*Exercise directions*. Report how many lines in the records below contain the string "pedestrian", with case counting. Give only the number.

*Working data*.
______________________________

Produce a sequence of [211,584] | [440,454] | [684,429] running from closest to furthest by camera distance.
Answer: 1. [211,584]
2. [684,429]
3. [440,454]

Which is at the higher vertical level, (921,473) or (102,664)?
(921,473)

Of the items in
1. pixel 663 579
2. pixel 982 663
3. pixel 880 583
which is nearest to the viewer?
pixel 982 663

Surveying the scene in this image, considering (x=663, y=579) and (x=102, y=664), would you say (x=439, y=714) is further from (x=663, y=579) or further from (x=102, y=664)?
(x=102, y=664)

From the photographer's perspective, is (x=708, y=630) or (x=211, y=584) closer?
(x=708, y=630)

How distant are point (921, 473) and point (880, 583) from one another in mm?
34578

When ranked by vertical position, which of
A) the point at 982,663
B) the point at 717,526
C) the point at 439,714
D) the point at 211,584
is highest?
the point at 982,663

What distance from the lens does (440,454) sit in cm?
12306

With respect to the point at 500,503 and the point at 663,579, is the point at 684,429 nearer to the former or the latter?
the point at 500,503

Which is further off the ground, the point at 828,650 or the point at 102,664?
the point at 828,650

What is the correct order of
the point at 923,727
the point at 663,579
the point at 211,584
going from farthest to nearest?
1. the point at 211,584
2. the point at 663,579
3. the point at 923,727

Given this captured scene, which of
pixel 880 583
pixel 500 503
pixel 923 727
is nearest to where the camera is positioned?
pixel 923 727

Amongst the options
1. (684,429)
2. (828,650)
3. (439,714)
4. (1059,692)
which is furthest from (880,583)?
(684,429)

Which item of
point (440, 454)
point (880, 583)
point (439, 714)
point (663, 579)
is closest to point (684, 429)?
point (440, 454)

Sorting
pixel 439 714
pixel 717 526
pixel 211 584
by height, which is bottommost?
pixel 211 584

______________________________

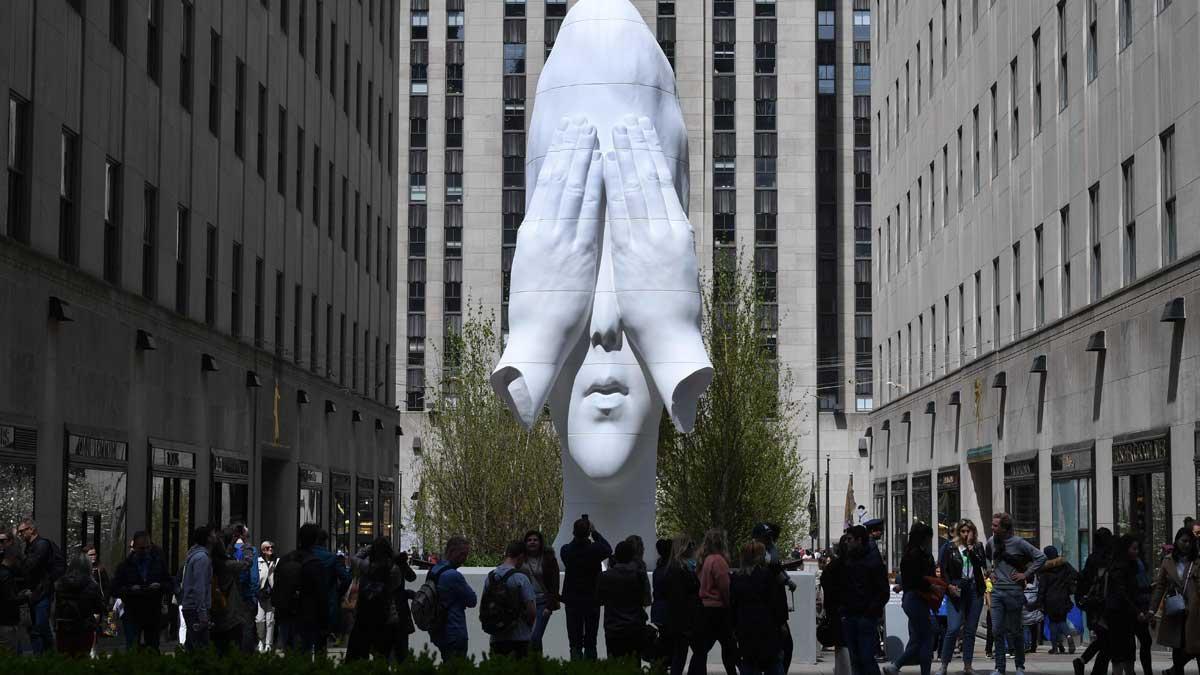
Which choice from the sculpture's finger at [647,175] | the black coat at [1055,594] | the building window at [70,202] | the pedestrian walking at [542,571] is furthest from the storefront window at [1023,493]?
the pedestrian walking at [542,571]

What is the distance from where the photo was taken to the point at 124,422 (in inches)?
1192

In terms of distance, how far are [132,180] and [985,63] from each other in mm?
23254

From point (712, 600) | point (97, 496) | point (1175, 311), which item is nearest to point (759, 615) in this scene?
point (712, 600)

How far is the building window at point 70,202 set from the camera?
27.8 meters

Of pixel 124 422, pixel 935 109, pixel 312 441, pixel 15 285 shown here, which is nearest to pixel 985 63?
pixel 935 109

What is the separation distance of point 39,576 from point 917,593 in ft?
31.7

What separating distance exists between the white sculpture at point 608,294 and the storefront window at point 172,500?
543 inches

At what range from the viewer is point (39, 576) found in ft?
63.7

______________________________

*Response to the task*. 2